● **Work request**
The records below hold a stretch from the line with "scientific name: Lynx rufus" through the line with "A: Lynx rufus (bobcat)."; return exactly those lines, ends included, and nothing more.

● **Data records**

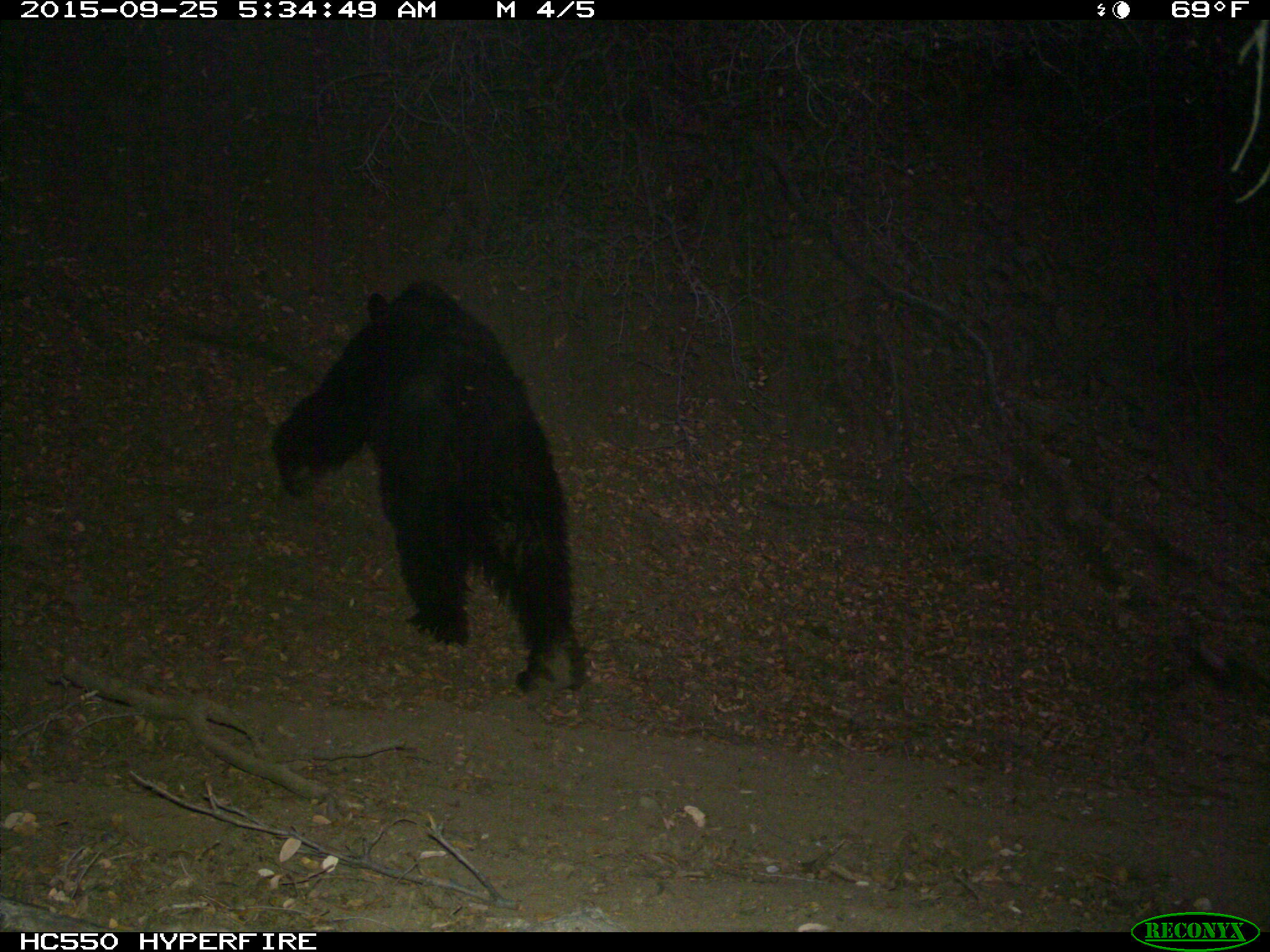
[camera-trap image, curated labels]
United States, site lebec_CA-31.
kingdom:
==
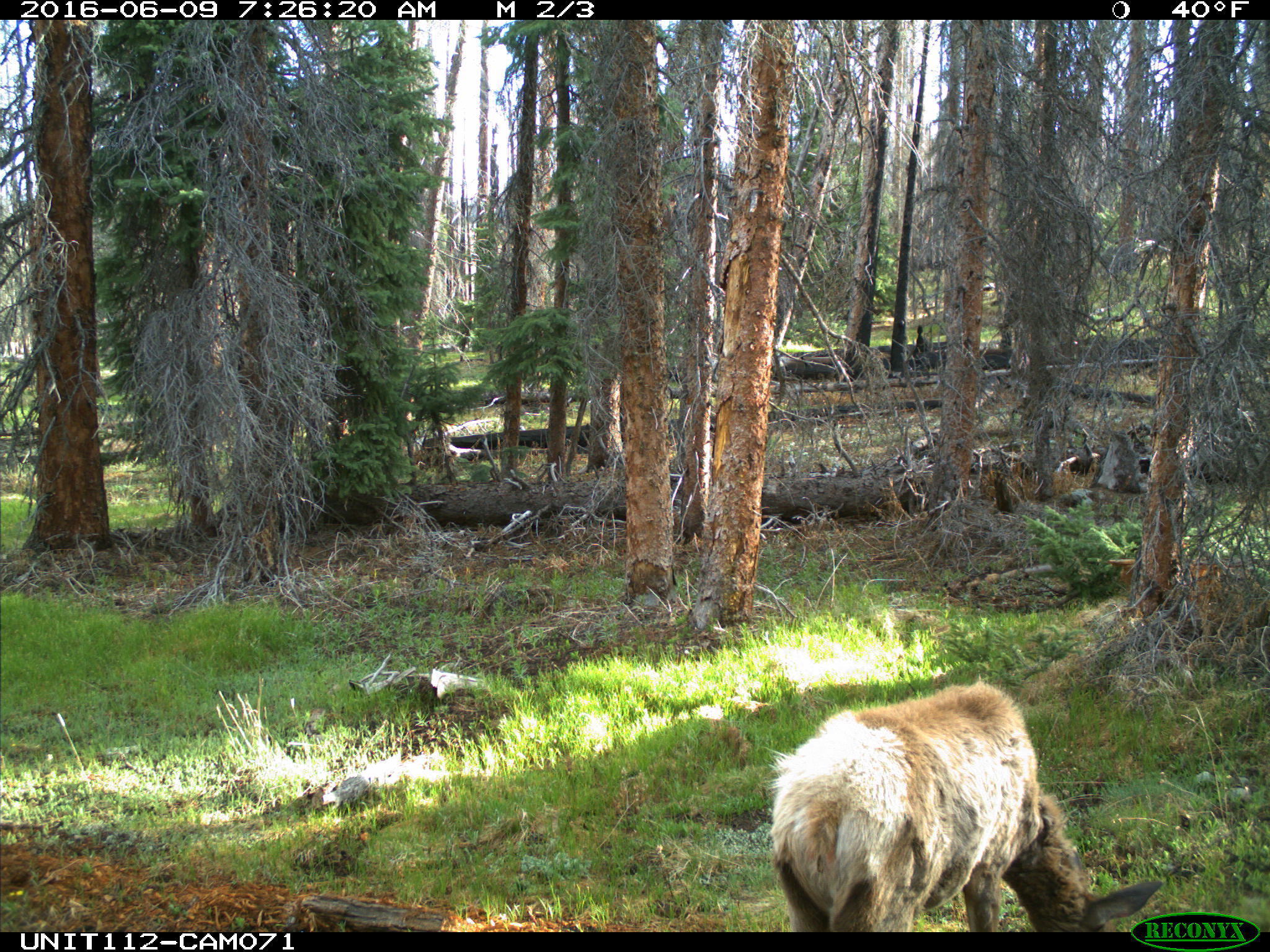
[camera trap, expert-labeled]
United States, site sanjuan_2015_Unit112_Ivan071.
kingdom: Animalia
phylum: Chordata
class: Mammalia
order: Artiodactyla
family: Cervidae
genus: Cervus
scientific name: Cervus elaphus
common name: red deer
--
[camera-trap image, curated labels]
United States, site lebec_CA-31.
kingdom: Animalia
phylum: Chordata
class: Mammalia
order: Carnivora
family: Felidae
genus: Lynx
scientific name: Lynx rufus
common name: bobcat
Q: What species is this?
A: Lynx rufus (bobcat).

● **Written solution**
scientific name: Lynx rufus
common name: bobcat
Q: What species is this?
A: Lynx rufus (bobcat).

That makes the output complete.